While I was raised in the Christian church, I’ve studied many different religious followings. I believe in reincarnation. I believe that before we reach the next plane of existence, we have many things we need to learn and experience on this human meat sack plane. Why is that? I don’t know. But….. I wonder if Gender dysphoria happens because say, in all my previous lives I was a woman. So being a woman fits. But what happens when I am reincarnated as a man? While we may not remember all of our previous lives, per se, have you ever met someone and feel you’ve known them forever? Have you ever been somewhere that you’ve never been before but you recognize so many things there and they bring up strong feelings for you? Have you ever just known how to do something that no one ever taught you. Instinctive stuff, like what to do in a certain type of emergency? So imagine every previous life you were a female and in this life, you are born a male, or vice versa. There is some part of you that is going to feel wrong. It’s going to feel so insanely foreign to you. That would be difficult to just roll with. wouldn’t it. Hell yeah, it would.

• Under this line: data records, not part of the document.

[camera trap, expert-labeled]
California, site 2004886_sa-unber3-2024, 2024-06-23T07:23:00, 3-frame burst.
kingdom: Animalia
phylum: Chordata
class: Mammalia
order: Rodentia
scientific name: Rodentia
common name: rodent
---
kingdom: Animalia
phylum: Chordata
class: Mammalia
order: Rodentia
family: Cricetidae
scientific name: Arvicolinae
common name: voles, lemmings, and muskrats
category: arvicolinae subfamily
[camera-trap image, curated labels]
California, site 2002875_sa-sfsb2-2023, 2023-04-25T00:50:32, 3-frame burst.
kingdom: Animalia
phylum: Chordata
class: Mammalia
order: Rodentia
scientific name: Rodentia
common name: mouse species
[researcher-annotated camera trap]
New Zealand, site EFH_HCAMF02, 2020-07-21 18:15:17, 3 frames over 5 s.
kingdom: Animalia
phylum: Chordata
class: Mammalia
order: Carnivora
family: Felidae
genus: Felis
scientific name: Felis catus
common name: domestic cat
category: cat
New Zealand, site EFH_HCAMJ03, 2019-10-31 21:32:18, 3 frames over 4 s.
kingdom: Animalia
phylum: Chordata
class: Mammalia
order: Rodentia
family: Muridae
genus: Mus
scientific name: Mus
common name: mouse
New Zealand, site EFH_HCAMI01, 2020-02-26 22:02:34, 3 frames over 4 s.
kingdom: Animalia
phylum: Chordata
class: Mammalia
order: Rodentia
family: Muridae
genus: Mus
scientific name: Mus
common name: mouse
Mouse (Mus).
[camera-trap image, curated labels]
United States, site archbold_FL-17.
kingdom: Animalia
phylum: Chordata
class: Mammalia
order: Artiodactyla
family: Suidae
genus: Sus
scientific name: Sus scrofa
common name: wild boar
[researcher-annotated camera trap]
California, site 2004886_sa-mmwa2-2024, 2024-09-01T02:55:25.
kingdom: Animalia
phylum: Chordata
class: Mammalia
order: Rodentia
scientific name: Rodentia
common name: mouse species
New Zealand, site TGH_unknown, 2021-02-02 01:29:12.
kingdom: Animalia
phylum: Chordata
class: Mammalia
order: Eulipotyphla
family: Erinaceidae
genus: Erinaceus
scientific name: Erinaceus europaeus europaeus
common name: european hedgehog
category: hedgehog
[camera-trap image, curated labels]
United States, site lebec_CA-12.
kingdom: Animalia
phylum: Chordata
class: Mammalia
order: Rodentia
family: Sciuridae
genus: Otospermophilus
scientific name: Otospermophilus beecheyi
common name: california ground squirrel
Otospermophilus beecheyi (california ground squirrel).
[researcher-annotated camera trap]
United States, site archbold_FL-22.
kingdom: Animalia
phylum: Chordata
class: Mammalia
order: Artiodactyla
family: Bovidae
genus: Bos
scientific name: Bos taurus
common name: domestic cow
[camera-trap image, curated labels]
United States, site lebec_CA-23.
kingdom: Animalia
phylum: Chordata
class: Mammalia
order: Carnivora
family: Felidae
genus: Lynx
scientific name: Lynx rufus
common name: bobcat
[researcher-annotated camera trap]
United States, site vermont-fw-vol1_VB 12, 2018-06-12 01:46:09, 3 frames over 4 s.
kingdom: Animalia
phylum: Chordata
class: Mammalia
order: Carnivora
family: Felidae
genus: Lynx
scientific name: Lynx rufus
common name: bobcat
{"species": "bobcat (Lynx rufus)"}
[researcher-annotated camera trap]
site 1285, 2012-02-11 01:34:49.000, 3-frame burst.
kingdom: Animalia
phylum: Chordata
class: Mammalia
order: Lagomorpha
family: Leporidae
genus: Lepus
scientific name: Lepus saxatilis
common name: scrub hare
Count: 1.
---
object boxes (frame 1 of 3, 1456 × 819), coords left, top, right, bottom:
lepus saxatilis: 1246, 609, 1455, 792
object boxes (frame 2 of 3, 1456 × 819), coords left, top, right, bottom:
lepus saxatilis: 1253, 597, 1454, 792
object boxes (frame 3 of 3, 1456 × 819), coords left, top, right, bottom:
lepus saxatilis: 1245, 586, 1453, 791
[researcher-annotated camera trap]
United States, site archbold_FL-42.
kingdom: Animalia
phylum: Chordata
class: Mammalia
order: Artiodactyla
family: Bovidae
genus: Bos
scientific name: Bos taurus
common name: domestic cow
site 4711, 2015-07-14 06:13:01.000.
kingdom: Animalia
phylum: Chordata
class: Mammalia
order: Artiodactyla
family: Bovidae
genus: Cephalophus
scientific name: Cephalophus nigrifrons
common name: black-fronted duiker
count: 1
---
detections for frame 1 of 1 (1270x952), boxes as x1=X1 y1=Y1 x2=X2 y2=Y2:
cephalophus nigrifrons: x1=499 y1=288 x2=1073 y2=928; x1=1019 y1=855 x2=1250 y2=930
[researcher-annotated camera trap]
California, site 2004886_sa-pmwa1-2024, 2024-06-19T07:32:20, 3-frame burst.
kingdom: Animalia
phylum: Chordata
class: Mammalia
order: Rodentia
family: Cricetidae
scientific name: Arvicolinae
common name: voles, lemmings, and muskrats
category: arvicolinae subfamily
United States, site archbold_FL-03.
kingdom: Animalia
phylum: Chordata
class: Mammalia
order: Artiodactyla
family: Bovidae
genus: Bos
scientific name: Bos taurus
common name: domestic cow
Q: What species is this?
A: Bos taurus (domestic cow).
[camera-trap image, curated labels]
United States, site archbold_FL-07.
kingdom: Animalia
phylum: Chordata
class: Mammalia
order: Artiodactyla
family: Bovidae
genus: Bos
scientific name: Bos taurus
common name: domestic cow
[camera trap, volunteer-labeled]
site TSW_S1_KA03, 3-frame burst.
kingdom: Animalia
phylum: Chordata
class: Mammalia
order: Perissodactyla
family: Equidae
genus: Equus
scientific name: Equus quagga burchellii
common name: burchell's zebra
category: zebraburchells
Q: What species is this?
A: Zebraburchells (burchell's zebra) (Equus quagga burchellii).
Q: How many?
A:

Honestly, this is really the only explanation that seems logical to me. And for those of you who don’t believe in reincarnation… it’s not going to make any sense at all. 

Now I have a question to pose, and I want to make it clear, I want other humans to be happy and feel good in their lives, in their bodies, in their minds. But the question is this. If you have been reincarnated as the opposite gender from previous lives, could it be that you mastered whatever it was the universe wanted you to master as that previous gender and your next lesson can only be mastered by living in the gender assigned to you in this life? Could we call this refusal to just “roll with it” Reincarnation Assignment Defiance Disorder?

The argument could be made that the lesson is to learn something else, about gender fluidity or that the meatsack we are residing in doesn’t define us. That we can change our gender stars.

But I argue that who we are and what we do is what defines us. We have complete control of that. The only reason we have control over our physical gender attributes on any level is because of medical science, which is still marginal. If this is what makes you comfortable in your skin, and you are a grown adult, then have at it. I support you. I will do my best to address you in a way that supports you. Just please, don’t be angry and violent and aggressive about it with me. It’s really not necessary. I prefer to see you as a human being living a glorious life and not a confrontational content creator making a spectacle of yourself for clicks. Be a content creator who is just living their best life and is happy doing it.

We are all just a cosmic bundle of energy residing on a human plane of existence until we can reach the next plane, whatever that is. I would like to think our purpose here is to learn to care for one another while we are here. And sometimes that can be hard, for whatever reason. That reason is different for every person. We ALL deserve to feel safe and comfortable in our own skins. We cannot do that by forcing our will on and inflicting pain on others.

My train of thought is gone, but if you are here reading this, I’m hoping for some open and honest insights. I’m hoping for open and honest communication. I’m not the end-all. These are just my random thoughts. And very clearly they aren’t complete. There is a lot I don’t know or understand.